$$ P=34(1.001)^{\frac{t}{4}} $$
The equation above can be used to model the population, in thousands, of a certain city \(t\) years after 2020. According to the model, the population is prediced to increase 0.1% every \(n\) months. What is the value of \(n\)?
Through inspection, we know that when \(t=4\), the population will increase by 0.1%.
$$ P=34(1.001)^{\frac{t}{4}} $$
$$ P=34(1.001)^{\frac{4}{4}} $$
$$ P=34(1.001)^1 $$
$$ =\underbrace{34}_\text{initial population} \cdot \underbrace{(1.001)}_\text{0.1\% increase} $$
There are \(\boxed{48} \) months in 4 years.

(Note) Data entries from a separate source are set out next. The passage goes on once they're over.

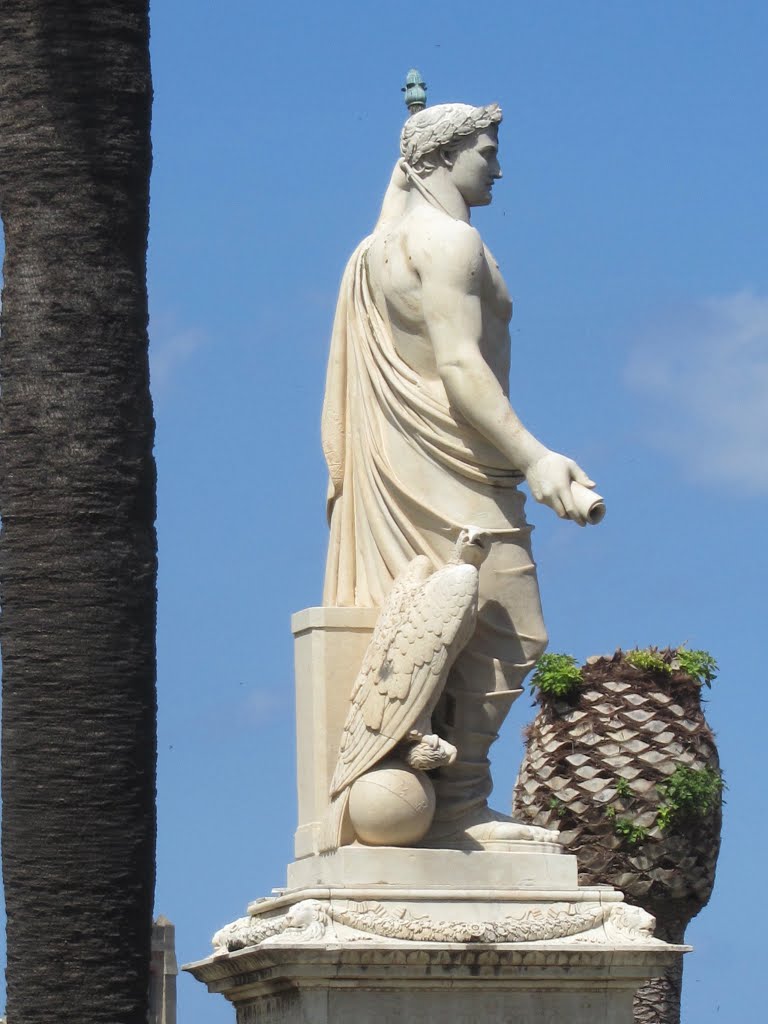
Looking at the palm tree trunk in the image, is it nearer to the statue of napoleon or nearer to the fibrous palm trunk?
the fibrous palm trunk

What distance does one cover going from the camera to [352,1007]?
12.2 m

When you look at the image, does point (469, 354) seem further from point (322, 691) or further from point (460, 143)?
point (322, 691)

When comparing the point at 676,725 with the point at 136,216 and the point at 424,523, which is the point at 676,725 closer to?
the point at 424,523

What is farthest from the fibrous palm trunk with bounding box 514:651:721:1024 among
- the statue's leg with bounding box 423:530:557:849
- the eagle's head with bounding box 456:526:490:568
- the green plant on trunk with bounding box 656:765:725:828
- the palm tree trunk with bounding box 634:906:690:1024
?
the eagle's head with bounding box 456:526:490:568

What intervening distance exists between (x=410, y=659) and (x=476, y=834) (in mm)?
946

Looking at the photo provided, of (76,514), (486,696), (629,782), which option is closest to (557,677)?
(629,782)

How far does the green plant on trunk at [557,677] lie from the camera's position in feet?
69.3

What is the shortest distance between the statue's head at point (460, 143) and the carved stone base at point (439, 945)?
3.28 m

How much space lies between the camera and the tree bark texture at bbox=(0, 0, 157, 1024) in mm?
10227

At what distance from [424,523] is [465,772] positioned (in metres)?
1.19

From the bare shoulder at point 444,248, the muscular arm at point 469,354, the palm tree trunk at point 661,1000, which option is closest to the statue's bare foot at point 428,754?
the muscular arm at point 469,354

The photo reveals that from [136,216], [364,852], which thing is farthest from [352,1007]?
[136,216]

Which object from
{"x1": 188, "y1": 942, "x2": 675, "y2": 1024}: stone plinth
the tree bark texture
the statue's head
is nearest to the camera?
the tree bark texture

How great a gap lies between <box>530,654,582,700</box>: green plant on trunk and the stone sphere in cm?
842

Inspect the units of the exponent.
$$ P=34(1.001)^{\frac{t}{4}} $$
$$ \frac{t \text{ years}}{4 \text{ years}} $$
If instead we want a model which uses \(n\) months rather than \(t\) years,
$$ \frac{n \text{ months}}{4 \text{ years}} $$
The units do no cancel out, unless we convert the denominator:
$$ \frac{n \text{ months}}{4 \cancel{\text{ years}}} \cdot \frac{1 \cancel{\text{ year}}}{12 \text{ months}} $$
$$ = \frac{n \text{ months}}{ 48 \text{ months}} $$
$$ P=34(1.001)^{\frac{n}{48}} $$
Inspecting this equation, we know that when \(n=\boxed{48}\), the initial population will increase by \(0.1\%\).